He says that dreams are an important part of life, even though he has yet to satisfactorily introduce us to a dream world that doesn't lend itself to easy and full interpretation. The day when Nolan throws in a shot that's equivalent to a suppurating donkey corpse sandwiched into the workings of a grand piano will be a great day indeed.

Where Nolan is at his most enjoyable as a director – and whatever gripes you may have with him, he has more than earned his prized position within the mainstream filmmaking pantheon – is when his fixation with understanding process makes it onto the screen. The scene in The Dark Knight in which Christian Bale flips over an articulated lorry is all the more satisfying for pointedly showing us the complex knotting arrangement he makes with his souped-up motorbike.

As well, with Batman Begins he has given us arguably the definitive superhero origin story with Bruce Wayne's violent trials in a savage Bhutanese prison camp. It's the architecture of the dreams in Inception that is impressive, not the content of them.

You might think that criticising Nolan is counter intuitive considering how many paid-up hacks and bearded, gut-busting turds currently fug-up the Hollywood firmament. But this is a case of yearning for a top-tier director to make something that tips him over into greatness.
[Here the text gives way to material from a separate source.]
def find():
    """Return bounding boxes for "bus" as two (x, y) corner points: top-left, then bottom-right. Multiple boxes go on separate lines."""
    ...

Though he is very much a child of Hitchcock, you'd probably be inclined to see David Fincher as his older, wiser brother-in-arms. Both make films with an instantly discernible personal touch that, technically, are very difficult to fault.

But Nolan has never made a film like Zodiac, a work which speaks in profound metaphorical tones about the sombre universal tragedy of time passing. It’s a film that is perfectly imperfect, and it would be truly thrilling if Nolan were to allow some of that imperfection into his art. Yes, we are asking the world of this amazing director, but only because he has proven to us so often that he has the world to give.

View 8 comments

Johnny Messias

10 months ago
Very good article. I think in the case of Nolan, it is early days. I remember Memento as being profoundly emotional and touching, within its clever-clever structure. You are spot on that he seems to value structure and screenplay schematics over chaos and Lynchian dreams. The point about female protags of course also true of Oliver Stone (who I wouldn't compare to him) and Michael Mann (only a little bit after the Heat homage in Dark Knight). With these big stories, he, out of necessity, seems to anchor them around the trials and ambitions of powerful men, perhaps he will be able to portray the fairer sex in small stories when he returns to them?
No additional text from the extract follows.